### Task
Search the entries below for "Old Man palms". Give that line and all the lines after it again, exactly, through the last, without pictures.

### Supplied material

.....

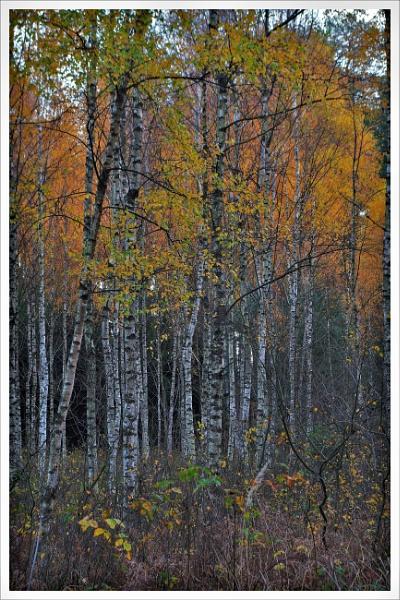 Autumnal Gleam Series #14 by PentaxBro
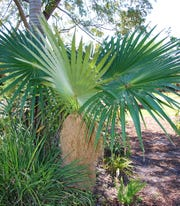 Old Man palms are averse to cold and must be protected from frost. They prefer full sun locations, though will tolerate a bit of shade. This palm will grow in most well-drained soils, even the highly alkaline soils of south Florida and they are very drought tolerant once well established in the landscape.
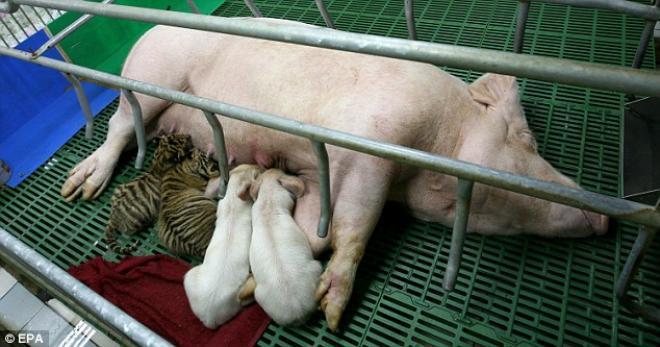 Con mồi nuôi kẻ săn mồi: Thái độ của con hổ khi lớn khiến nhân viên sở thú bất ngờ - Ảnh 1.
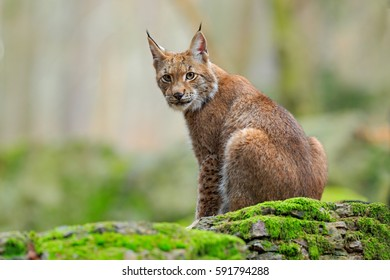 Lynx on the green mossy stone. Eurasian Lynx, wild cat sitting on the rock in the forest habitat. Wildlife scene from nature.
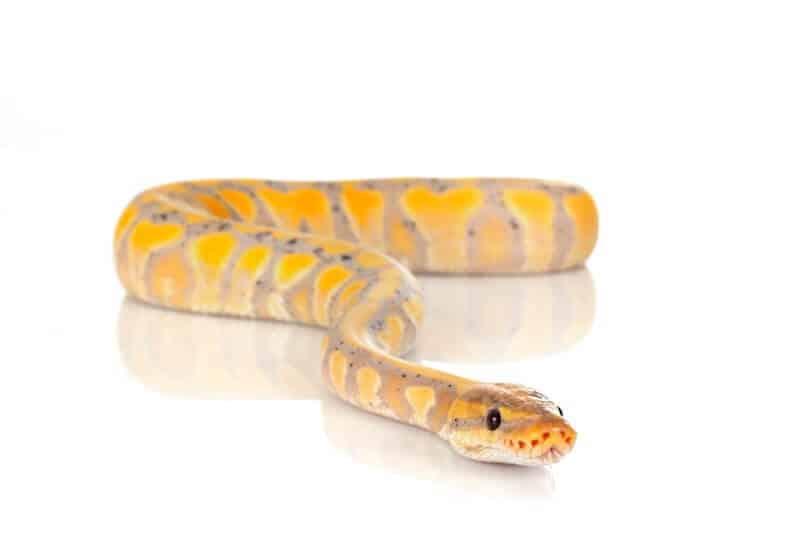 A bright banana ball python morph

.....

### Answer space
 Old Man palms are averse to cold and must be protected from frost. They prefer full sun locations, though will tolerate a bit of shade. This palm will grow in most well-drained soils, even the highly alkaline soils of south Florida and they are very drought tolerant once well established in the landscape.
 Con mồi nuôi kẻ săn mồi: Thái độ của con hổ khi lớn khiến nhân viên sở thú bất ngờ - Ảnh 1.
 Lynx on the green mossy stone. Eurasian Lynx, wild cat sitting on the rock in the forest habitat. Wildlife scene from nature.
 A bright banana ball python morph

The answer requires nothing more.